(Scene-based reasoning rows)
# # # #
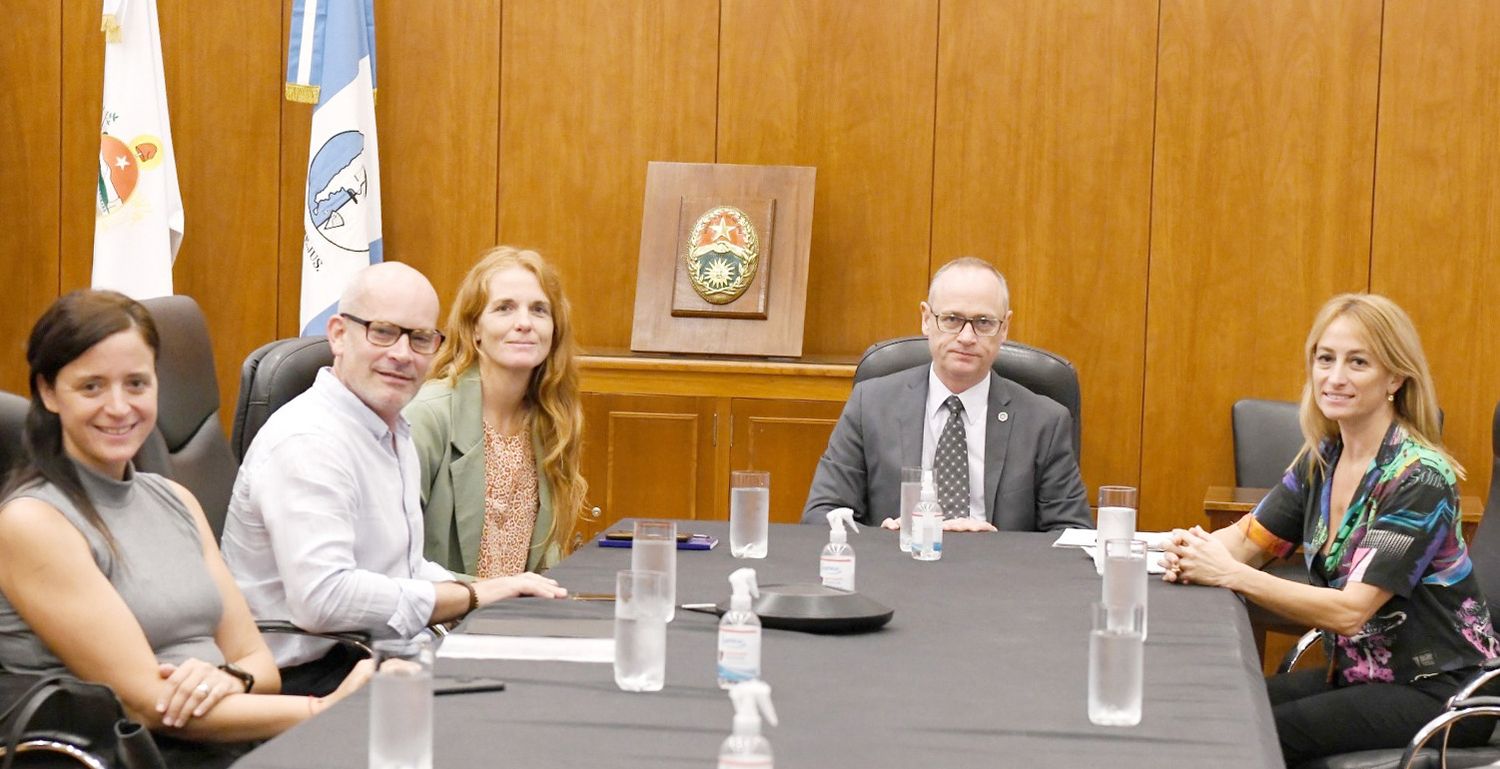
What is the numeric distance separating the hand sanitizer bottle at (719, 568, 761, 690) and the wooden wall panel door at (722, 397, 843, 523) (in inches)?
140

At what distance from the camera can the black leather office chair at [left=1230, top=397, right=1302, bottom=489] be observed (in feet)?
19.1

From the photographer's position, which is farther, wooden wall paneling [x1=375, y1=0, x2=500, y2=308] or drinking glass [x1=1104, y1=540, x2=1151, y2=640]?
wooden wall paneling [x1=375, y1=0, x2=500, y2=308]

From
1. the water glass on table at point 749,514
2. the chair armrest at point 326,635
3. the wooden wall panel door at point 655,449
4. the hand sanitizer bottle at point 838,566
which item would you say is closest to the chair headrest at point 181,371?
the chair armrest at point 326,635

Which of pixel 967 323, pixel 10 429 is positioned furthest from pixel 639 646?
pixel 967 323

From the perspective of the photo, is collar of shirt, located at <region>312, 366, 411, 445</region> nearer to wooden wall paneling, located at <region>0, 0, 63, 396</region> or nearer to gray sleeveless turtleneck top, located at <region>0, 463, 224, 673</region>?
gray sleeveless turtleneck top, located at <region>0, 463, 224, 673</region>

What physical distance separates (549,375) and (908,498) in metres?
0.89

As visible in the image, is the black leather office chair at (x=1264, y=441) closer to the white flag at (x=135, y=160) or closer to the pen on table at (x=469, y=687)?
the white flag at (x=135, y=160)

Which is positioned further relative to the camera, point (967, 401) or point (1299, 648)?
point (967, 401)

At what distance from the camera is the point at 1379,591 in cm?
301

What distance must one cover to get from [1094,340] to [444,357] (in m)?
3.18

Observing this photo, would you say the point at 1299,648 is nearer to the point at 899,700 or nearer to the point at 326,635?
the point at 899,700

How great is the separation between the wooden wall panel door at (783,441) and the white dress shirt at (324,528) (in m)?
2.65

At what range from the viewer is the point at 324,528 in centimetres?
288

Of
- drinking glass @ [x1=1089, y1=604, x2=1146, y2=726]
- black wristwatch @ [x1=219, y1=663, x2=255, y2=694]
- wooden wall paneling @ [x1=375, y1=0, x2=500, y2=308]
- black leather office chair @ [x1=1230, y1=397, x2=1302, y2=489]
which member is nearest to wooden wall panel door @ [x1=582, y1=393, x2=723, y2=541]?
wooden wall paneling @ [x1=375, y1=0, x2=500, y2=308]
# # # #
• [GOAL OF THE EXERCISE] Reproduce the rows above without alteration, beginning at the line containing "At what range" and continuing through the final line of the rows.

• [WRITTEN RESPONSE]
At what range from the viewer is the point at 324,528 in centimetres?
288

Of
- drinking glass @ [x1=1089, y1=604, x2=1146, y2=726]
- black wristwatch @ [x1=219, y1=663, x2=255, y2=694]
- wooden wall paneling @ [x1=375, y1=0, x2=500, y2=308]
- black leather office chair @ [x1=1230, y1=397, x2=1302, y2=489]
which member is nearest to wooden wall panel door @ [x1=582, y1=393, x2=723, y2=541]?
wooden wall paneling @ [x1=375, y1=0, x2=500, y2=308]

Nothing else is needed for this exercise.